* _EXERCISE PROMPT_
All lines from the one containing "Hulk's Gym Exclusive" through the end of the material below are to be printed exactly, both ends included, minus pictures.

* _AVAILABLE DATA_
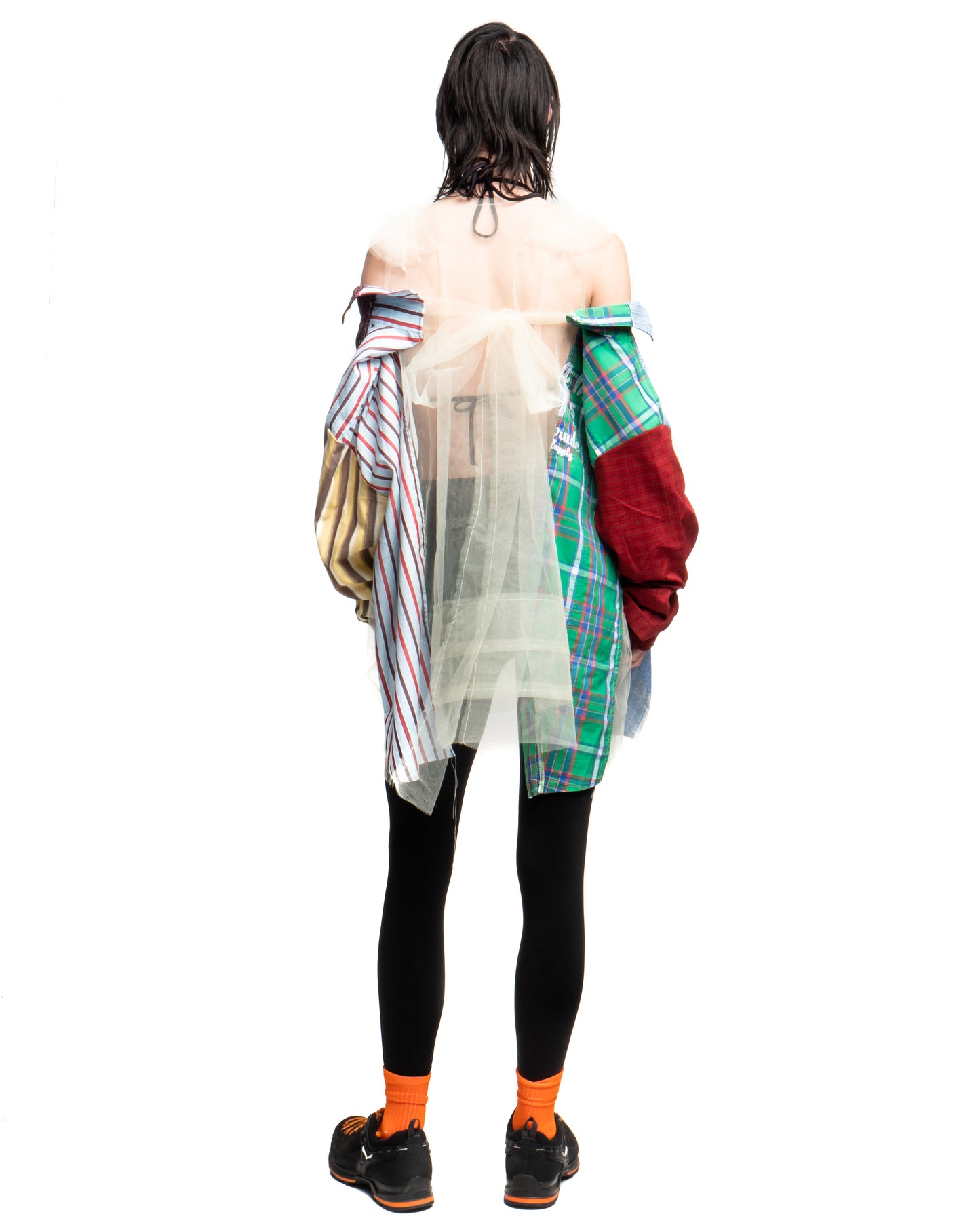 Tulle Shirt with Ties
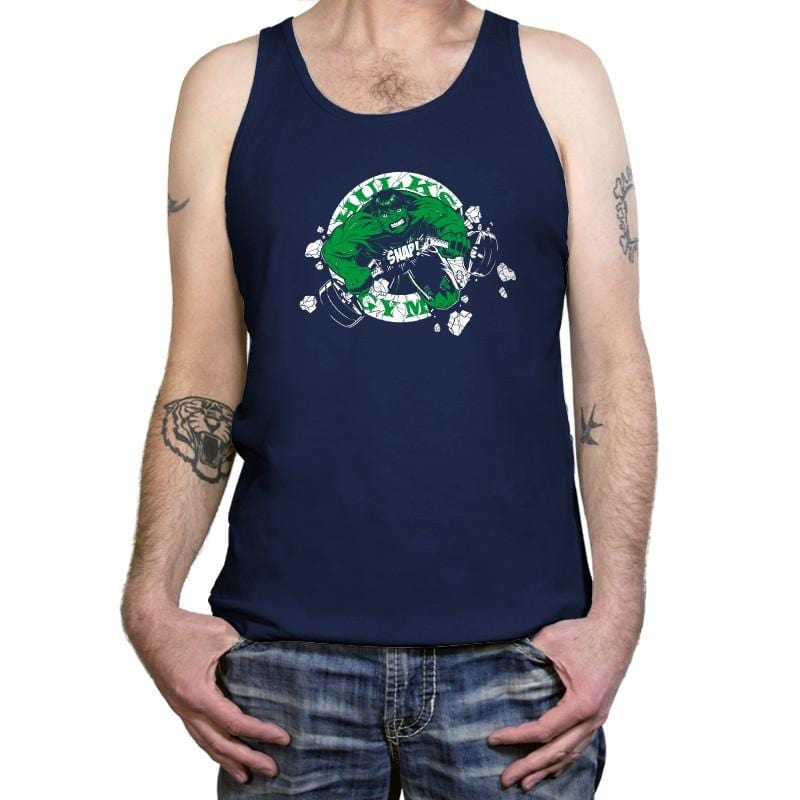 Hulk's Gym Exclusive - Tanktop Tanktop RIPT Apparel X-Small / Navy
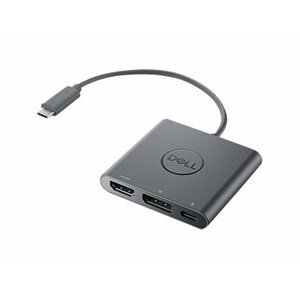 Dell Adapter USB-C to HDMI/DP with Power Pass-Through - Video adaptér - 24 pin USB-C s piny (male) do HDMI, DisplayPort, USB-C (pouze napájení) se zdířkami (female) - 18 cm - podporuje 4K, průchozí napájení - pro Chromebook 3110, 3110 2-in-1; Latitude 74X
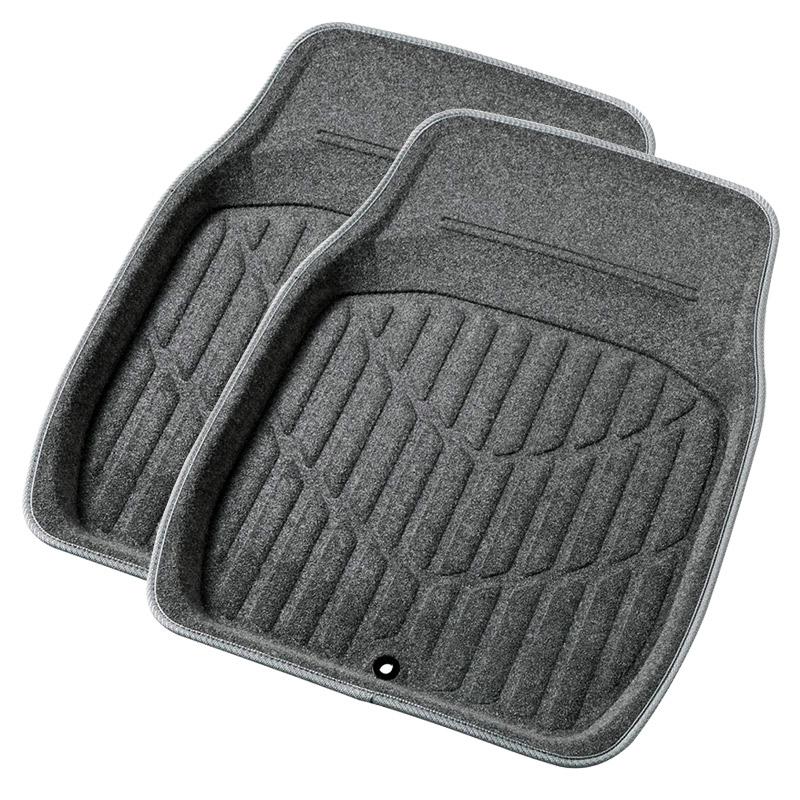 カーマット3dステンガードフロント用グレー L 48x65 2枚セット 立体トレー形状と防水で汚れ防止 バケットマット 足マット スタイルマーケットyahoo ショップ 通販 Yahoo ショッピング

* _TASK SOLUTION_
 Hulk's Gym Exclusive - Tanktop Tanktop RIPT Apparel X-Small / Navy
 Dell Adapter USB-C to HDMI/DP with Power Pass-Through - Video adaptér - 24 pin USB-C s piny (male) do HDMI, DisplayPort, USB-C (pouze napájení) se zdířkami (female) - 18 cm - podporuje 4K, průchozí napájení - pro Chromebook 3110, 3110 2-in-1; Latitude 74X
 カーマット3dステンガードフロント用グレー L 48x65 2枚セット 立体トレー形状と防水で汚れ防止 バケットマット 足マット スタイルマーケットyahoo ショップ 通販 Yahoo ショッピング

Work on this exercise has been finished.